Assignment:
Quote the text of every record below word for word, and omit the pictures from your answer.

Image-caption web data:
==================================================
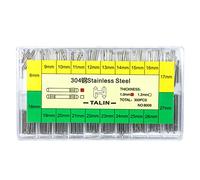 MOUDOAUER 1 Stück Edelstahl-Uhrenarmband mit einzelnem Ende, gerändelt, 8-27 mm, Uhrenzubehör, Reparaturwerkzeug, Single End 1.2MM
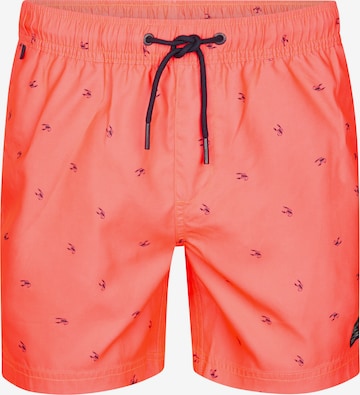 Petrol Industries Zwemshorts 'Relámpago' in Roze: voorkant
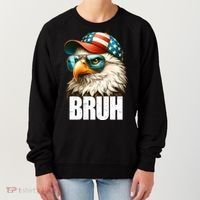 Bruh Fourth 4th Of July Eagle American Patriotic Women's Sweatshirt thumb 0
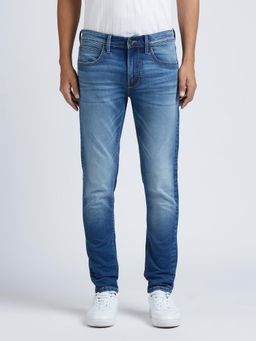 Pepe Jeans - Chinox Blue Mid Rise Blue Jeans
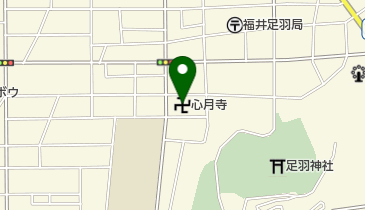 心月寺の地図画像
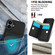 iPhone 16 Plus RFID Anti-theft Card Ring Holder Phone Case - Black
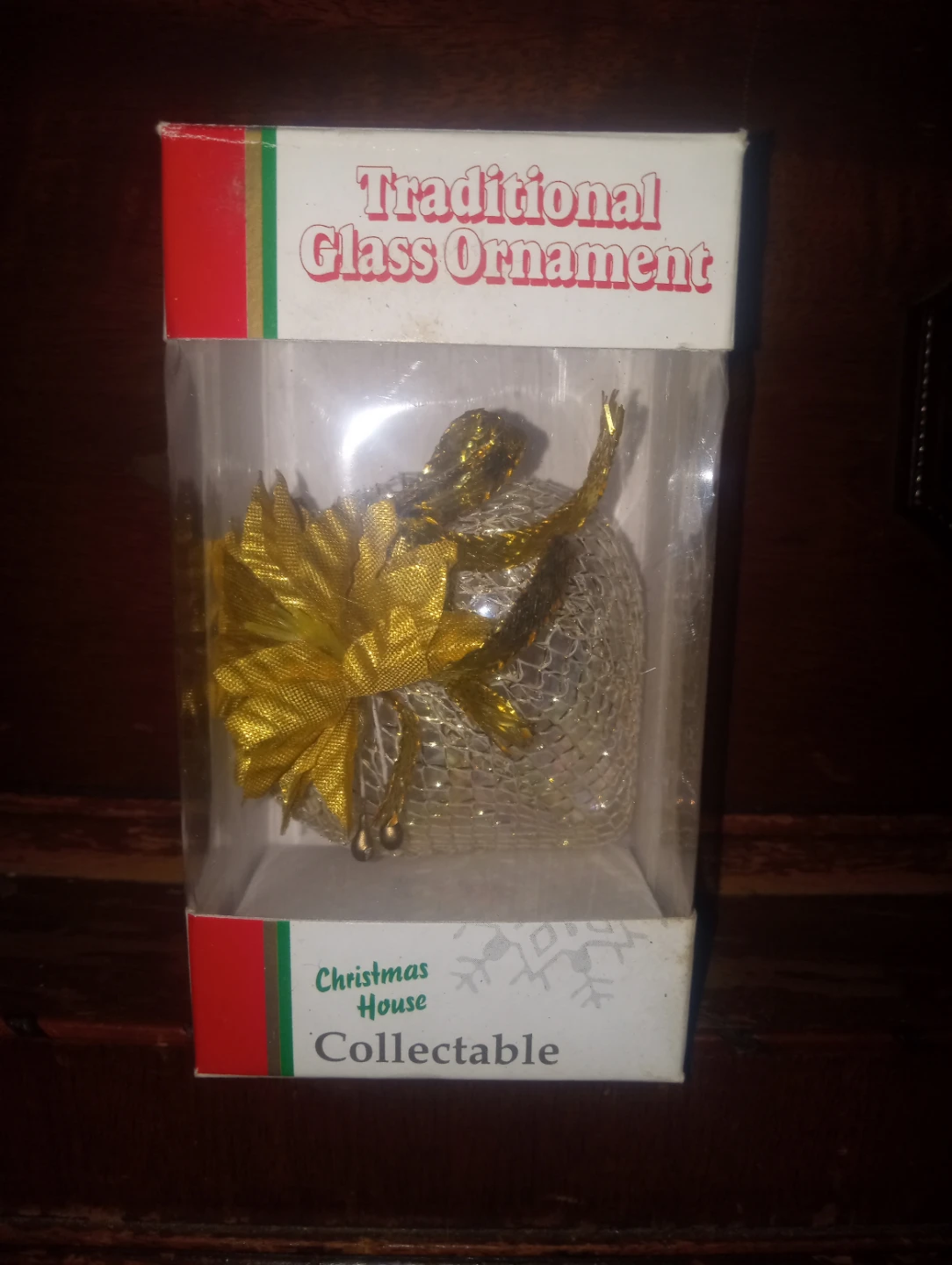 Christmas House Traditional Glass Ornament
==================================================
Solution for this exercise:
 MOUDOAUER 1 Stück Edelstahl-Uhrenarmband mit einzelnem Ende, gerändelt, 8-27 mm, Uhrenzubehör, Reparaturwerkzeug, Single End 1.2MM
 Petrol Industries Zwemshorts 'Relámpago' in Roze: voorkant
 Bruh Fourth 4th Of July Eagle American Patriotic Women's Sweatshirt thumb 0
 Pepe Jeans - Chinox Blue Mid Rise Blue Jeans
 心月寺の地図画像
 iPhone 16 Plus RFID Anti-theft Card Ring Holder Phone Case - Black
 Christmas House Traditional Glass Ornament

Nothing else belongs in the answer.